La RDC va bientôt disposer d’un texte de loi pour garantir la protection et la promotion des droits des personnes vivant avec handicap (PVH).

C’est à l’unanimité que les sénateurs réunis en plénière, du lundi 22 novembre dans la salle des conférences internationales du Palais du peuple sous la houlette du président Modeste Bahati Lukwebo, ont adopté le rapport présenté par la commission Socioculturelle, Genre, Famille et Enfant et Politique administrative relatif à la proposition de loi organique portant protection et promotion des droits de la personne avec handicap.

Les élus des élus qui procèdent à l’examen de ce texte en seconde lecture, après son passage à l’Assemblée nationale, bénéficient de 48 heures pour faire parvenir à la commission leurs amendements. C’est l’ultime étape avant le vote du texte à la prochaine plénière.
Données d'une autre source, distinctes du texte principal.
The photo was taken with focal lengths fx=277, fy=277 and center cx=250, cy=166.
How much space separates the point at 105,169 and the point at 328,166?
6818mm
Dans la foulée, le président de la commission PAJ du Sénat Jean Bakomito est revenu sur le bien-fondé de cette proposition de loi.

Selon ce texte de loi, est considérée comme personne avec handicap, tout celui qui présente des incapacités physiques, mentales, intellectuelles ou sensorielles durables ainsi que la personne atteinte d’albinisme et de nanisme dont l’interaction avec diverses barrières peut faire obstacle à sa pleine et effective participation à la société sur la base de l’égalité avec les autres personnes.

Cette loi punit d’une amande de deux cents cinquante à cinq cent mille francs congolais, toute personne qui viole les dispositions de l’article 43 de cette loi organique.

On y trouve aussi des peines allant de trois à six mois de servitude pénale principale, contre toute personne avec handicap ou non qui aura utilisé ou tenté d’utiliser un enfant mineur comme assistance humaine.